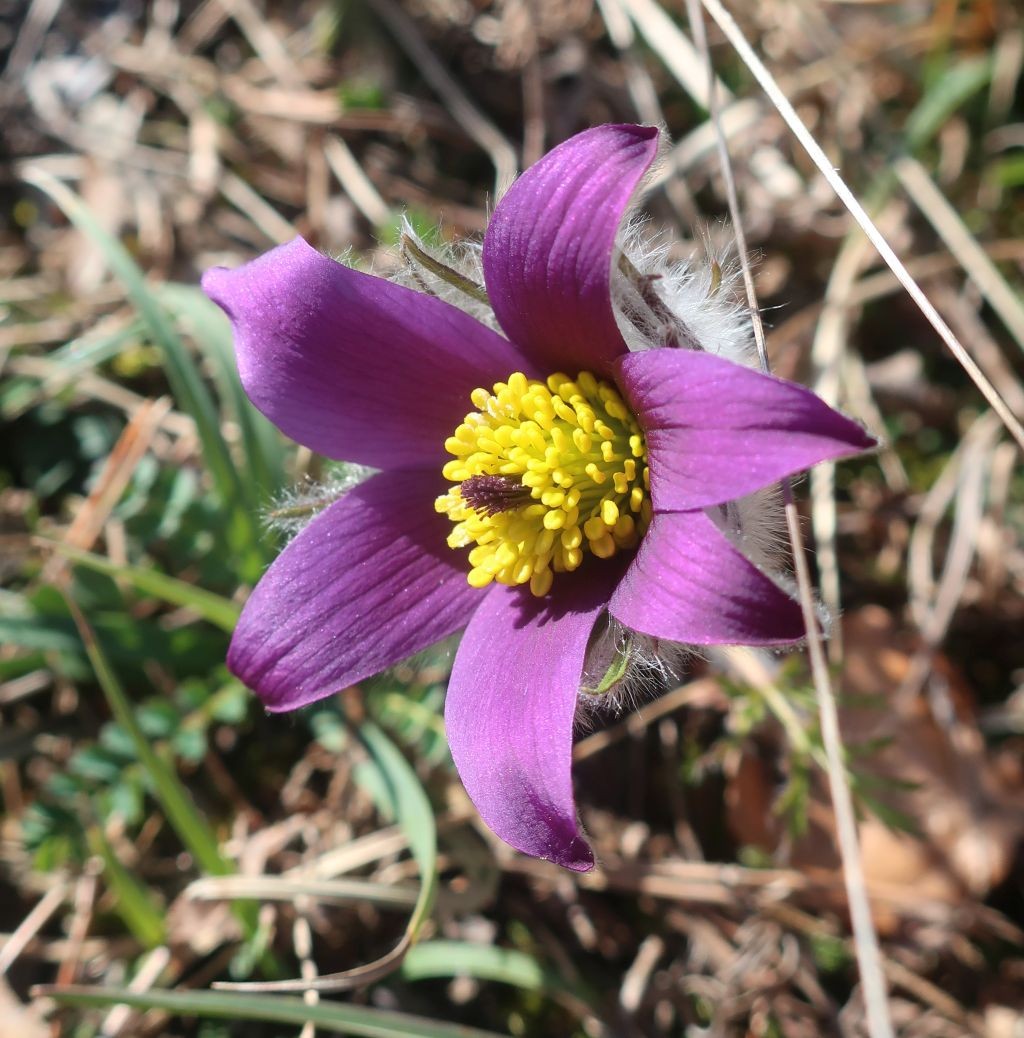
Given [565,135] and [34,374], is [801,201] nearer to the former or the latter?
[565,135]

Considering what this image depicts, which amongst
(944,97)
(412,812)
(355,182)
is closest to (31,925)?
(412,812)

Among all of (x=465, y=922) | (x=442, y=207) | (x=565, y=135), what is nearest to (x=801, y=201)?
(x=565, y=135)

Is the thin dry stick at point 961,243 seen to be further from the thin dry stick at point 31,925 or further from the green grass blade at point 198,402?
the thin dry stick at point 31,925

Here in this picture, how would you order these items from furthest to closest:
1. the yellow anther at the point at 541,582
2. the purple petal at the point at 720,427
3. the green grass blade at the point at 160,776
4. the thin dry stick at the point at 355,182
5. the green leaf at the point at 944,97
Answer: the thin dry stick at the point at 355,182, the green leaf at the point at 944,97, the green grass blade at the point at 160,776, the yellow anther at the point at 541,582, the purple petal at the point at 720,427

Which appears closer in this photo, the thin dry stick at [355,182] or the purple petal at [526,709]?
the purple petal at [526,709]

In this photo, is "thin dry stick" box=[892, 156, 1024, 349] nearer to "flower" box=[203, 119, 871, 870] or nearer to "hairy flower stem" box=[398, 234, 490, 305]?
"flower" box=[203, 119, 871, 870]

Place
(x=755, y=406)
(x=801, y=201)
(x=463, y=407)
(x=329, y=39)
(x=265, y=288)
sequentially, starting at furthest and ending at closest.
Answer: (x=329, y=39) → (x=801, y=201) → (x=463, y=407) → (x=265, y=288) → (x=755, y=406)

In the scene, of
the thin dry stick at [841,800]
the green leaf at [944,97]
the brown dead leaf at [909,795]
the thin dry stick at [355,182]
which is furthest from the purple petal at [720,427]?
the green leaf at [944,97]
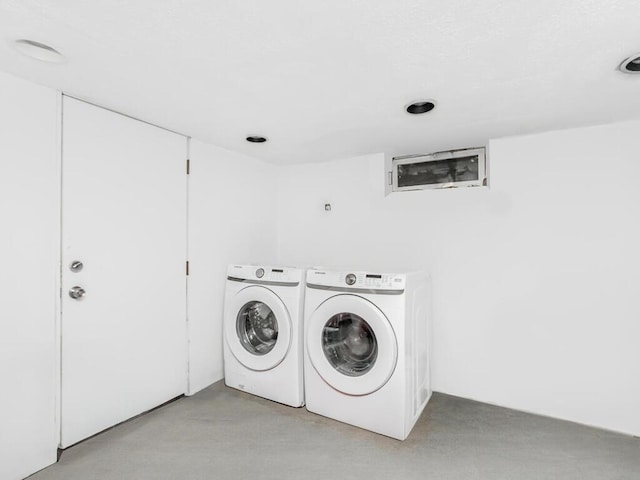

══════════

▶ [What is needed]: Rewrite all the rows above with "furthest" replaced by "farthest" everywhere and everything else left as it is. Omit the pictures.

▶ [Exercise solution]:
Given [565,135] and [34,374], is [801,201] nearer to the former or the latter?
[565,135]

Considering what this image depicts, which amongst
(944,97)
(412,812)
(355,182)
is closest to (31,925)?
(412,812)

Among all of (x=465, y=922) | (x=442, y=207) | (x=565, y=135), what is nearest to (x=801, y=201)?
(x=565, y=135)

Is the thin dry stick at point 961,243 seen to be further from the thin dry stick at point 31,925 or further from the green grass blade at point 198,402?
the thin dry stick at point 31,925

Here in this picture, how would you order these items from farthest to closest:
1. the yellow anther at the point at 541,582
2. the purple petal at the point at 720,427
3. the green grass blade at the point at 160,776
4. the thin dry stick at the point at 355,182
5. the green leaf at the point at 944,97
Answer: the thin dry stick at the point at 355,182, the green leaf at the point at 944,97, the green grass blade at the point at 160,776, the yellow anther at the point at 541,582, the purple petal at the point at 720,427

Which appears closer in this photo, the thin dry stick at [355,182] or the purple petal at [526,709]?
the purple petal at [526,709]

In this photo, is "thin dry stick" box=[892, 156, 1024, 349] nearer to "flower" box=[203, 119, 871, 870] or nearer to "hairy flower stem" box=[398, 234, 490, 305]?
"flower" box=[203, 119, 871, 870]

Place
(x=755, y=406)
(x=801, y=201)
(x=463, y=407)
(x=329, y=39)
(x=265, y=288)
sequentially, starting at farthest and ending at closest.
Answer: (x=329, y=39) → (x=801, y=201) → (x=463, y=407) → (x=265, y=288) → (x=755, y=406)

In the scene, of
the thin dry stick at [841,800]
the green leaf at [944,97]
the brown dead leaf at [909,795]
the thin dry stick at [355,182]
which is farthest from the purple petal at [720,427]?
the green leaf at [944,97]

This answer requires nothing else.